Aleksandr Petrov

Personal information
- Born: 14 May 1939 Baku, Azerbaijan SSR, Soviet Union
- Died: 5 May 2001 (aged 61) Moscow, Russia
- Nationality: Soviet / Azerbaijani
- Listed height: 208 cm (6 ft 10 in)
- Listed weight: 104 kg (229 lb)

Career information
- Playing career: 1954–1966
- Position: Center
- Number: 14

Career history
- 1954–1956: SKIF Baku
- 1957–1962: Dynamo Tbilisi
- 1962–1963: CSKA Moscow
- 1963–1966: Dynamo Moscow

Career highlights
- As player: 2× EuroLeague champion (1962, 1963); USSR Premier League champion (1963); USSR Spartakiad champion (1963); Honored Master of Sports of the USSR (1964); Order of the Badge of Honor;

= Aleksandr Petrov (basketball) =

Basketball player (1939–2001)

Aleksandr Pavlovich Petrov (alternate spellings: Alexander, Alexandre) (Александр Павлович Петров; 14 May 1939 – 5 May 2001) was a Soviet-Azerbaijani basketball player and coach.

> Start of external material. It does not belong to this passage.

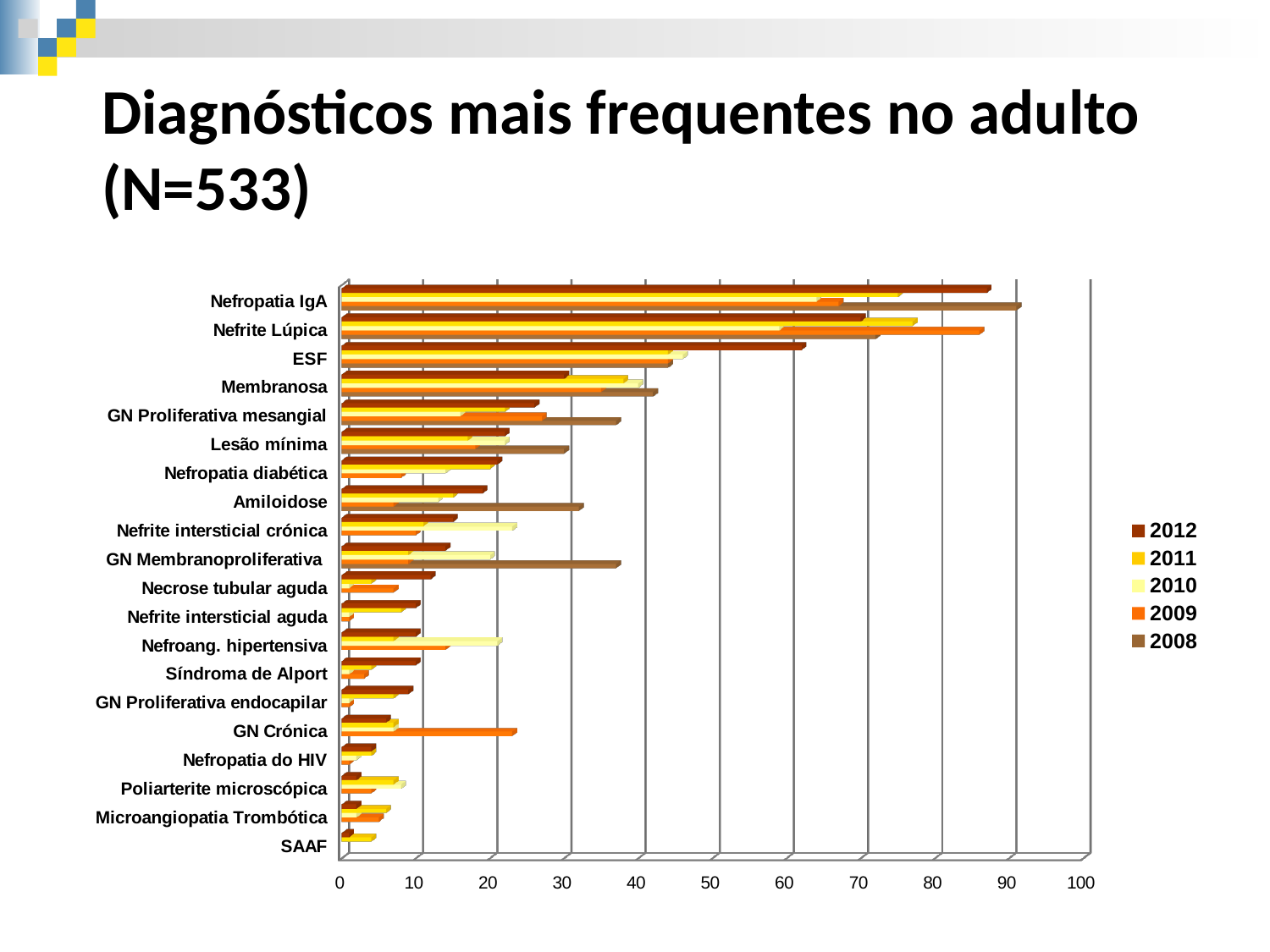
Is the 2009 value for Nefrite Lúpica greater or less than 80? greater How many series does the legend list? 5 For GN Crónica, which year has the larger value: 2009 or 2012? 2009 Is the 2012 value for Membranosa greater or less than 40? less How many diagnosis categories are listed on the chart? 20 Is the 2012 value for Nefropatia IgA greater or less than 80? greater Which years are listed in the chart legend? 2012, 2011, 2010, 2009, 2008 Which diagnosis has the highest 2012 value? Nefropatia IgA For 2012, which is larger: Nefropatia IgA or Nefrite Lúpica? Nefropatia IgA What kind of chart is shown on the slide? Bar chart For Nefroang. hipertensiva, which year has the larger value: 2010 or 2012? 2010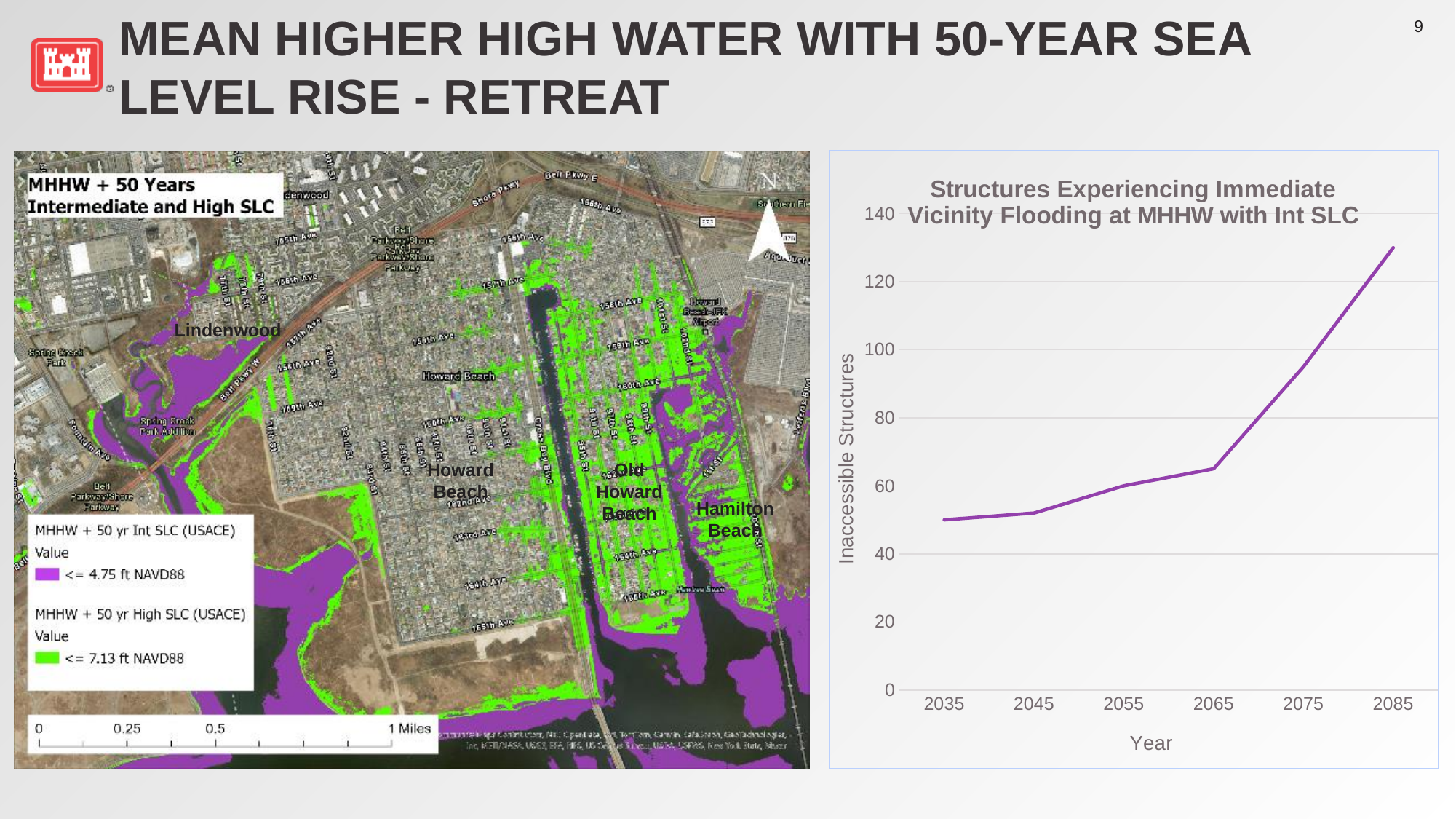
What is the label of the horizontal axis of the line chart? Year In the line chart, which is larger: the value for 2085 or the value for 2065? 2085 How many year labels are shown on the x axis of the line chart? 6 In the line chart, is the value for 2085 greater or less than 120? greater In the line chart, which year has the highest number of inaccessible structures? 2085 In the chart 'Structures Experiencing Immediate Vicinity Flooding at MHHW with Int SLC', do the values rise or fall from 2035 to 2085? rise In the line chart, is the value for 2055 greater or less than 40? greater What kind of chart is shown on the right side of the slide? line chart What is the label of the vertical axis of the line chart? Inaccessible Structures In the line chart, is the value for 2065 greater or less than 80? less In the line chart, which is larger: the value for 2035 or the value for 2065? 2065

He was one of the first very tall centers in Soviet basketball history. During his club playing career, Petrov won EuroLeague championships, in 1962 and 1963. As a member of the senior men's Soviet Union national team, he was voted to the All-Tournament Team of the 1963 FIBA World Cup. For his achievements in the sport of basketball, Petrov was awarded the Honored Master of Sports of the USSR and the Order of the Badge of Honor.

==Club career==
During his pro club playing career, Petrov played with the USSR Premier League teams Dynamo Tbilisi, CSKA Moscow, and Dynamo Moscow. As a member of Dynamo Tbilisi, Petrov won the EuroLeague championship in the 1961–62 season. As a member of CSKA Moscow, Petrov also won the EuroLeague championship, in the 1962–63 season.

==National team career==
Petrov was a member of the senior men's Soviet Union national team. While representing the USSR, Petrov won four FIBA EuroBasket championships. He won gold medals at the 1959 EuroBasket, the 1961 EuroBasket, the 1963 EuroBasket, and the 1965 EuroBasket.

With the USSR, Petrov also won silver medals at the both 1960 Rome Summer Olympics and the 1964 Tokyo Summer Olympics. He also won a bronze medal at the 1963 FIBA World Cup, where he was named to the All-Tournament Team.

==Coaching career==
After he retired from playing club basketball, Petrov became as basketball coach. He coached basketball teams in Moscow, and also later in Madagascar.